WRITTEN PROBLEM A:
Present the lines of the rows as a numbered list, from the first line of the rows through the line containing "4. point (193, 921)", with blank lines omitted and the pictures left out.

EXCERPT:
Since ${\tau }_{\mathrm{R}}$ should be independent of the cluster size m, a relation $-\alpha +(d_{\mathrm{f}}+2)/d_{\mathrm{f}}=0$ holds. Thus, we find a relation between the fractal dimension and the exponent $\alpha$ as

$$\begin{array}{c}\hfill d_{\mathrm{f}}=\frac{2}{\alpha -1},\end{array}$$

(22)

and the Rouse relaxation time of the chain is ${\tau }_{\mathrm{R}}\cong {\zeta }_0{\xi }^2{N}^2/k_{\mathrm{B}}T$ [3].

In the concentration region where the gelation occurs, the excluded-volume effect might be screened [2,25,27,28]. Let ${\overline{d}}_{\mathrm{f}}$ be the fractal dimension in that situation. It is related to $d_{\mathrm{f}}$ via [24,25]

$$\begin{array}{c}\hfill {\overline{d}}_{\mathrm{f}}=\frac{2d_{\mathrm{f}}}{d_{\mathrm{s}}+2-2d_{\mathrm{f}}},\end{array}$$

(23)

where $d_{\mathrm{s}}(=3)$ is the space dimension. If the excluded-volume effect is fully screened, by replacing $d_{\mathrm{f}}$ with ${\overline{d}}_{\mathrm{f}}$ in Equation (22) and by using Equation (23), the fractal dimension is obtained as

$$\begin{array}{c}\hfill d_{\mathrm{f}}=\frac{d_{\mathrm{s}}+2}{\alpha +1}.\end{array}$$

(24)

Meanwhile, from Equations (15) and (22), the relation between the viscoelastic exponent n and the fractal dimension $d_{\mathrm{f}}$ is obtained as [25]

$$\begin{array}{c}\hfill n=\frac{d_{\mathrm{s}}}{d_{\mathrm{f}}+2},\end{array}$$

(25)

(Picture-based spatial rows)
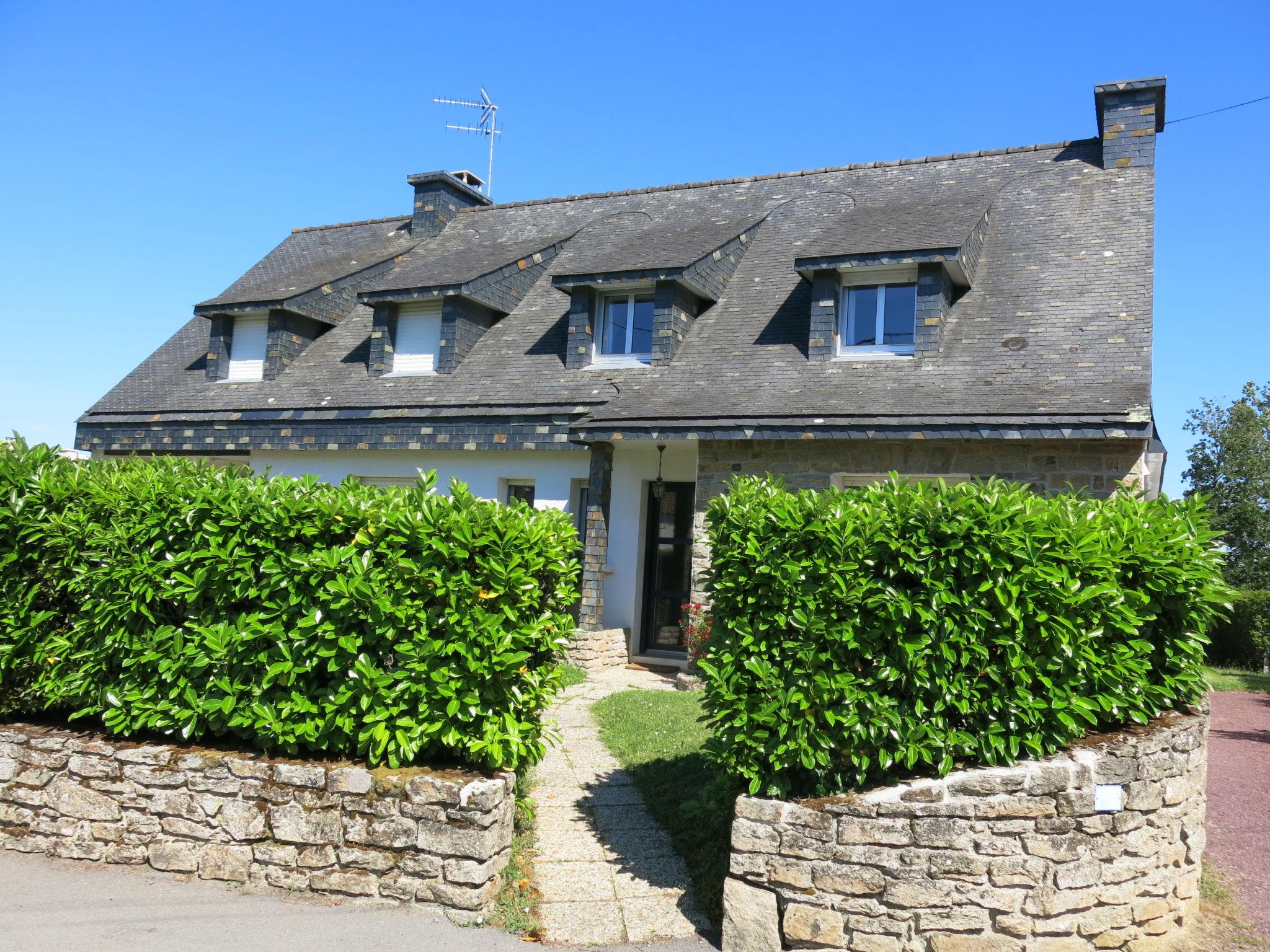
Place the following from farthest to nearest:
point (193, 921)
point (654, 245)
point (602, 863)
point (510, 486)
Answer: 1. point (654, 245)
2. point (510, 486)
3. point (602, 863)
4. point (193, 921)

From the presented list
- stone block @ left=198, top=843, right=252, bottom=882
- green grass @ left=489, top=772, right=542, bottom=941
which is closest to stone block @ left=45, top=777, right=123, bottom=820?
stone block @ left=198, top=843, right=252, bottom=882

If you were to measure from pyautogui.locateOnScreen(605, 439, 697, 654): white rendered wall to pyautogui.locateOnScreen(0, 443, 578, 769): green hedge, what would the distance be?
6.99 m

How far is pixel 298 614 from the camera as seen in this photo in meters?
5.47

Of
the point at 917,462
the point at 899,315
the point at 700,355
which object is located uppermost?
the point at 899,315

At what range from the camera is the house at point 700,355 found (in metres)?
10.9

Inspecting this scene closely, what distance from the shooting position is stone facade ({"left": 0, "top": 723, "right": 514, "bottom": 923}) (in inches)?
201

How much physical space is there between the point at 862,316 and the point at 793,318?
3.43ft

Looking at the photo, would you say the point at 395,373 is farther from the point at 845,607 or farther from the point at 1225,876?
the point at 1225,876

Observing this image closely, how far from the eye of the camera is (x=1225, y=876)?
19.8 feet

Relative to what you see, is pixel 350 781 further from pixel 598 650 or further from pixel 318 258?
pixel 318 258

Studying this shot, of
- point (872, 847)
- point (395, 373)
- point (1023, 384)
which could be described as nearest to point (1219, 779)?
→ point (1023, 384)

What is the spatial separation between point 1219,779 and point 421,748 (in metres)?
7.15

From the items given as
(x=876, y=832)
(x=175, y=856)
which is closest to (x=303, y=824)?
(x=175, y=856)

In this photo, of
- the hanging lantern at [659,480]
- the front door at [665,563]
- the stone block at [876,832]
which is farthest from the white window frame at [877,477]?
the stone block at [876,832]
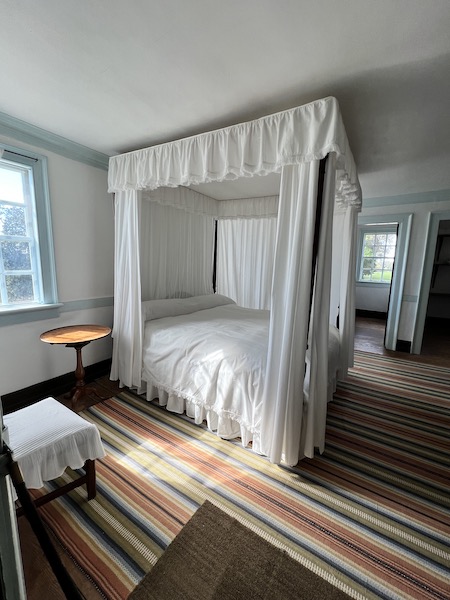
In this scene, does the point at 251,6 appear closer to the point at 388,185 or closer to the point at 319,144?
the point at 319,144

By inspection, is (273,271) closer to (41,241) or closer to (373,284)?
(41,241)

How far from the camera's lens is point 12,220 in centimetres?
231

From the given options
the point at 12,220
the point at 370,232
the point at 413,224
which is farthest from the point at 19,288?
the point at 370,232

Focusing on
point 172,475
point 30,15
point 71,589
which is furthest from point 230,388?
point 30,15

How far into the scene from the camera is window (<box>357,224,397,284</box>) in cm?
634

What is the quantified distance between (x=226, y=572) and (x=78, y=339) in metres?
1.89

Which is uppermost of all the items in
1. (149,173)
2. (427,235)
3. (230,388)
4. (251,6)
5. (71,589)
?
(251,6)

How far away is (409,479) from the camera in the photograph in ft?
5.82

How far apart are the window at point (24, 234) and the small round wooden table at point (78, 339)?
0.35 meters

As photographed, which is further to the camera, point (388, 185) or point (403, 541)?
point (388, 185)

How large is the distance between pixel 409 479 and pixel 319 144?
2247 mm

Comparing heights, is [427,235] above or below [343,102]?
below

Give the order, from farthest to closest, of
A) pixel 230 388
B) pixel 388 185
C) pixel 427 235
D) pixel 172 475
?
pixel 427 235 < pixel 388 185 < pixel 230 388 < pixel 172 475

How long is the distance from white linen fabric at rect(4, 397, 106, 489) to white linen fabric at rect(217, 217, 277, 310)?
3075 millimetres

WRITTEN PROBLEM B:
Carry on with the excerpt on fractal dimension and the viscoelastic exponent from the point at which it stops.

EXERCISE ANSWER A:
1. Place the following from farthest to nearest:
2. point (193, 921)
3. point (654, 245)
4. point (602, 863)
5. point (510, 486)
6. Answer: 1. point (654, 245)
7. 2. point (510, 486)
8. 3. point (602, 863)
9. 4. point (193, 921)

EXERCISE ANSWER B:
where the hyperscaling hypothesis was assumed [29]:

$$\begin{array}{c}\hfill {\tau }_{\mathrm{F}}=\frac{d_{\mathrm{s}}+d_{\mathrm{f}}}{d_{\mathrm{f}}}.\end{array}$$

(26)

From Equation (25), the fractal dimension when the hyperscaling hypothesis is assumed, and also when the excluded volume effect is unscreened, is obtained as

$$\begin{array}{c}\hfill d_{\mathrm{f}}=\frac{d_{\mathrm{s}}}{n}-2.\end{array}$$

(27)

As in the case where the hyperscaling hypothesis is not assumed, i.e., Equations (22) and (24), the fractal dimension when the excluded-volume effect is fully screened is obtained by replacing $d_{\mathrm{f}}$ with ${\overline{d}}_{\mathrm{f}}$ in Equation (27) and by using Equation (23):

$$\begin{array}{c}\hfill d_{\mathrm{f}}=\frac{(d_{\mathrm{s}}-2n)(d_{\mathrm{s}}+2)}{2(d_{\mathrm{s}}-n)}.\end{array}$$

(28)

Summarizing, in determining the fractal dimension, we consider four different cases depending on whether the excluded-volume effect is unscreened or screened, and whether the hyperscaling hypothesis is assumed or not. See

Table 1. Fractal dimensions for four cases, depending on whether the excluded-volume effect is unscreened or screened and whether the hyperscaling hypothesis is assumed or not.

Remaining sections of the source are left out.